━━ ENTRIES ━━

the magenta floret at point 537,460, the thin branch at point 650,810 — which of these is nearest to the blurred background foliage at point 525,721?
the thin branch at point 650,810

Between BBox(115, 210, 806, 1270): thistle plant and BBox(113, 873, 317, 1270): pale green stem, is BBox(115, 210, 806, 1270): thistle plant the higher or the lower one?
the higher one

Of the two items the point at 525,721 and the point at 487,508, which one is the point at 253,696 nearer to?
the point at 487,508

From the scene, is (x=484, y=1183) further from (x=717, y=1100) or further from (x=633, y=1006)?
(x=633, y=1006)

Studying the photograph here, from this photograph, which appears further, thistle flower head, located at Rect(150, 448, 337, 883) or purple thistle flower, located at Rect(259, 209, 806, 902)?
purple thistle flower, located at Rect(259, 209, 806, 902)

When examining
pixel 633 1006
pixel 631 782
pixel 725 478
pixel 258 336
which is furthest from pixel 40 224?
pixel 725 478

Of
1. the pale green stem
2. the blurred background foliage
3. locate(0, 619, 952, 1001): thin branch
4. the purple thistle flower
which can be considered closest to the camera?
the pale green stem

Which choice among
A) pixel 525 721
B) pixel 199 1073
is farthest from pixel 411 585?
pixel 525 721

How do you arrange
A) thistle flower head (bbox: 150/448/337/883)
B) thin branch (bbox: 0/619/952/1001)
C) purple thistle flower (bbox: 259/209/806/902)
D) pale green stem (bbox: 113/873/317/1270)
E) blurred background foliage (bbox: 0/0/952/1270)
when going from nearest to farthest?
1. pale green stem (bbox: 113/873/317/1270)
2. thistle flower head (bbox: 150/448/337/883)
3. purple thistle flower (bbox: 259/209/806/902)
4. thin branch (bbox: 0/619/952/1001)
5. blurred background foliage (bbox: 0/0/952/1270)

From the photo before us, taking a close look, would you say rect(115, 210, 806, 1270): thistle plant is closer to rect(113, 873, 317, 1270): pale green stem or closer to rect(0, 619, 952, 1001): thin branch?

━━━

REQUEST> Reproduce the entire listing above word for word.

FULL ANSWER>
the magenta floret at point 537,460, the thin branch at point 650,810 — which of these is nearest to the blurred background foliage at point 525,721?
the thin branch at point 650,810

Between BBox(115, 210, 806, 1270): thistle plant and BBox(113, 873, 317, 1270): pale green stem, is BBox(115, 210, 806, 1270): thistle plant the higher or the lower one?
the higher one

Of the two items the point at 525,721 and the point at 487,508, which one is the point at 253,696 nearer to?
the point at 487,508

From the scene, is (x=484, y=1183) further from (x=717, y=1100) or further from (x=633, y=1006)?
(x=633, y=1006)

Studying the photograph here, from this photograph, which appears further, thistle flower head, located at Rect(150, 448, 337, 883) or purple thistle flower, located at Rect(259, 209, 806, 902)?
purple thistle flower, located at Rect(259, 209, 806, 902)

When examining
pixel 633 1006
pixel 631 782
pixel 725 478
pixel 258 336
which is furthest from pixel 40 224?
pixel 725 478

Of
1. the pale green stem
2. the blurred background foliage
3. locate(0, 619, 952, 1001): thin branch
4. the purple thistle flower
which can be considered closest to the camera?
the pale green stem

Which choice among
A) pixel 525 721
B) pixel 199 1073
is farthest from pixel 411 585?
pixel 525 721

How do you arrange
A) thistle flower head (bbox: 150/448/337/883)
B) thin branch (bbox: 0/619/952/1001)
C) purple thistle flower (bbox: 259/209/806/902)
D) pale green stem (bbox: 113/873/317/1270)
E) blurred background foliage (bbox: 0/0/952/1270)
when going from nearest to farthest?
1. pale green stem (bbox: 113/873/317/1270)
2. thistle flower head (bbox: 150/448/337/883)
3. purple thistle flower (bbox: 259/209/806/902)
4. thin branch (bbox: 0/619/952/1001)
5. blurred background foliage (bbox: 0/0/952/1270)

From the photo before us, taking a close look, would you say rect(115, 210, 806, 1270): thistle plant is closer to rect(113, 873, 317, 1270): pale green stem or closer to rect(0, 619, 952, 1001): thin branch?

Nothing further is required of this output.